For her book Life of the IMF Kids, humanities and social sciences researcher Ahn Eun-Byeol interviewed seven people who were teenagers at the time of the 1997 Asian financial crisis. The crisis “was not an end, but a beginning,” Ahn says in her book, “and is not some subject in retrospect, but an atmosphere that happened to be there with us without mediation throughout the era.” In tvN’s Twenty Five Twenty One, this era falls upon Na Hee-do (portrayed by Kim Taeri), the show’s main character, without mediation as well. It’s the summer of 1998. Unlike for the adults, who are losing their jobs and their livelihoods, the only thing that matters to Hee-do—a student who is “just 18, too young to lose anything” and dreams of becoming a fencer—is watching her idol, fencer Ko Yu-rim (Bona), and waiting for the next issue of the Full House comic book series. But in the aftermath of the financial crisis, the school’s budget shrinks and Hee-do’s fencing team is shut down, leading her to realize that, at times like these, her dreams could be snatched away from her. And it’s not only her dreams that the period pulls out from under her: Back Yi-jin (Nam Joo-hyuk) becomes separated from his family when his father’s company, a well-known conglomerate, goes bankrupt overnight, and the boy’s schooling and entire life are put on hold. “Let’s waste our time and energy a little,” he confidently boasted just a few years earlier. “After all, we have so much youth to spare.” But now, the boy who said that is gone. He is only 22 when he promises to a moneylender holding him by his collar, by way of apology, that he “will never be happy again.”
A peculiar friendship blossoms between Hee-do, as she dusts herself off out of the rubble of her broken dreams and jumps back up to pursue them again, and Yi-jin, who is trying to build his life back together brick by brick after he’s lost practically everything.
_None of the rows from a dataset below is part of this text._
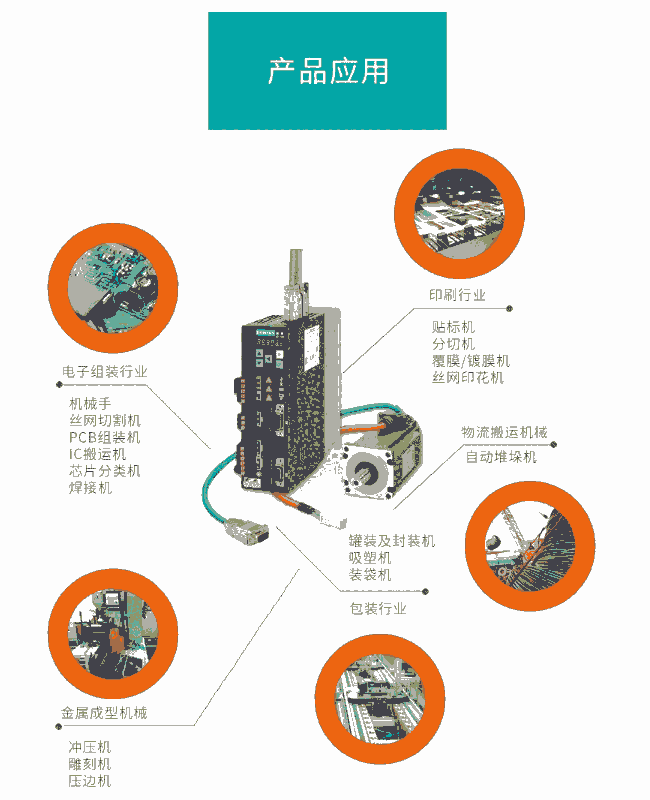 产品应用

印刷行业

贴标机
分切机
覆膜/镀膜机
丝网印花机

电子组装行业

机械手
丝网切割机
PCB组装机
IC搬运机
芯片分类机
焊接机

物流搬运机械
自动堆垛机

罐装及封装机
吸塑机
装袋机

包装行业

金属成型机械

冲压机
雕刻机
压边机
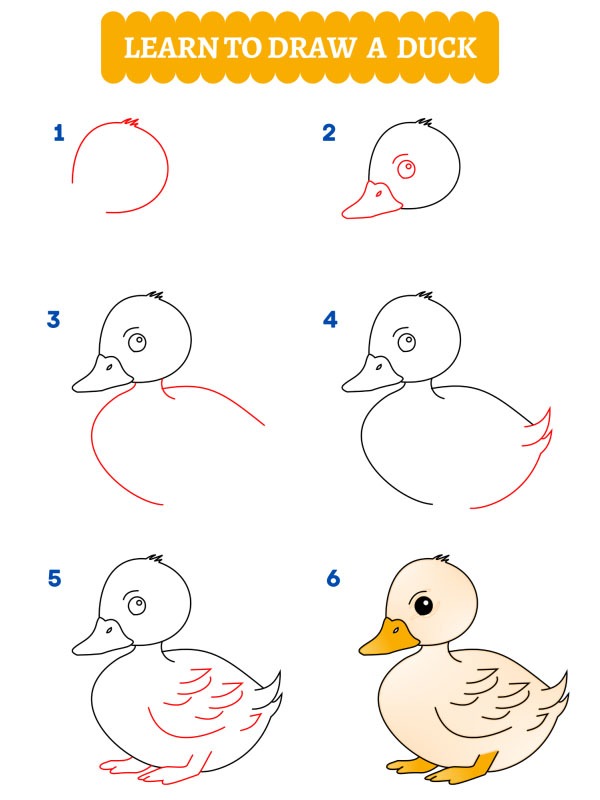 LEARN TO DRAW A DUCK

1

2

3

4

5

6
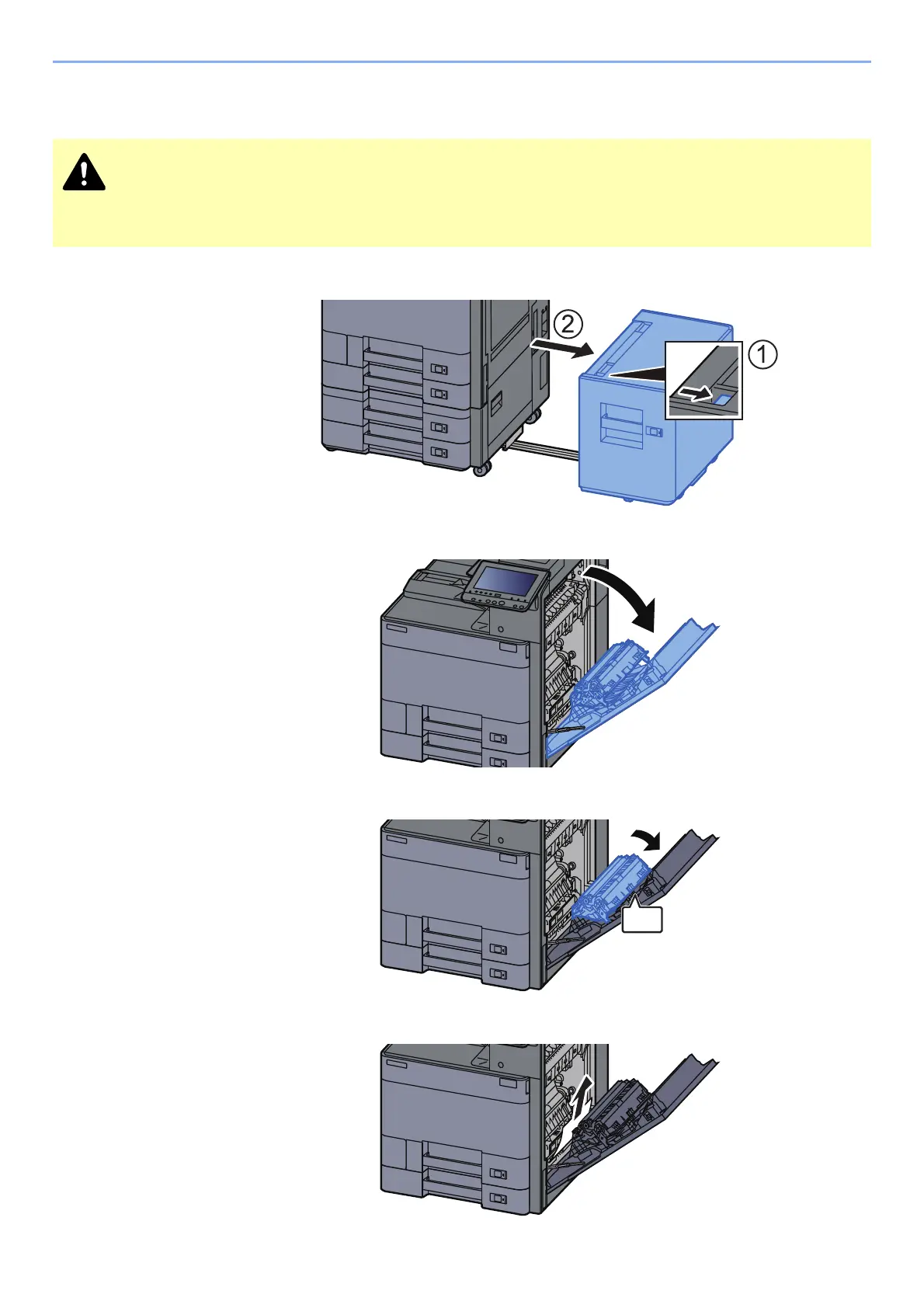 ②

①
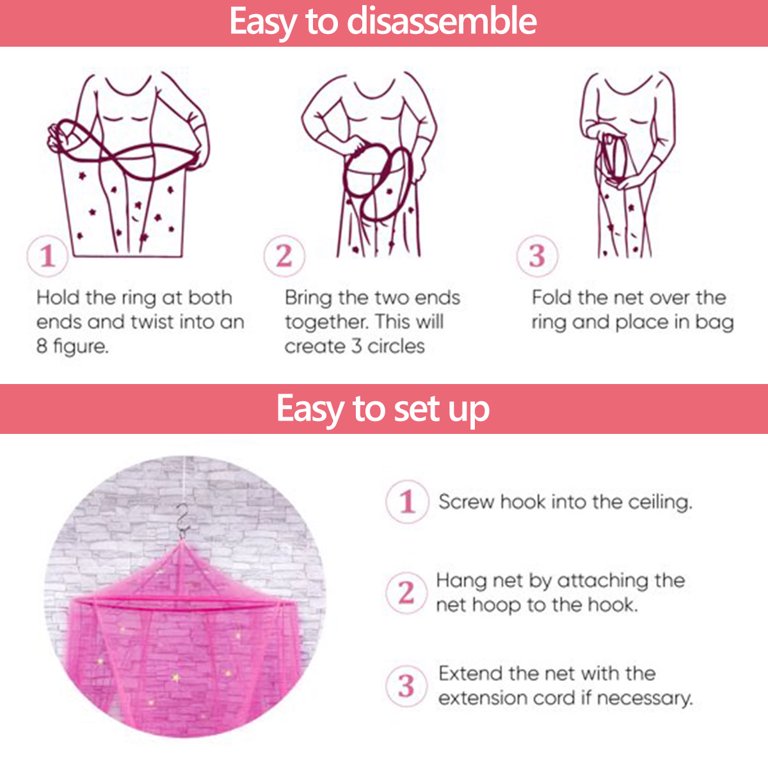 Easy to disassemble

1
Hold the ring at both ends and twist into an 8 figure.

2
Bring the two ends together. This will create 3 circles

3
Fold the net over the ring and place in bag

Easy to set up

1 Screw hook into the ceiling.

2 Hang net by attaching the net hoop to the hook.

3 Extend the net with the extension cord if necessary.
Yi-jin was focused solely on what he had lost, but finds strength in watching Hee-do and her tendency to think only about what she has to gain in the future. Meanwhile, Hee-do—who grapples with her relationship with her close but unsupportive mother, and who only receives a snub in return for her love for Yu-rim—escapes her loneliness and gains confidence thanks to Yi-jin’s unconditional support. He tells her he plans to give up on happiness, crushed as he is under the weight of reality and his own guilt. “The times took everything from you,” she tells him. “You can’t give up on happiness. … When you hang out with me, you can be happy and keep it a secret.”
Hee-do and Yi-jin play savior to one another. There is a very symbolic scene involving a three-legged race, where the two of them, each slowed down by their own shortcomings, have to work to move forward one step at a time together. But what makes Twenty Five Twenty One such a compelling drama is that it deviates from the standard straight romance setup. As in writer Kwon Do-eun’s previous show, Search WWW, where the most heated and complex, but also deepest, emotions were shared entirely between women, young Hee-do’s greatest source of interest—and pain—is Yu-rim. Yi-jin—in contrast to Hee-do, who acts without thinking too much and relies on blind optimism to carry her forward—is kind and level-headed, and his character seems to come from a conscious decision to depict a kind of non-toxic masculinity that isn’t bogged down in self-pity. So when Yu-rim writes Yi-jin’s pager number on Hee-do’s wrist, we’re reminded of a late-nineties phone commercial where two women fight over one man, except this time it is a device to show how this three-way relationship is different. Feelings like envy, being conscious of what others are feeling, envy, moral support, fascination and acknowledgement overlap and change as they’re shared between Hee-do, Yi-jin and Yu-rim. It is a process of different people understanding and growing closer to each other, even while facing their differences, and one we like to call growth. It’s just like Yi-jin says to Hee-do: “You make other people do well, not just yourself.” And that’s the highest form of praise.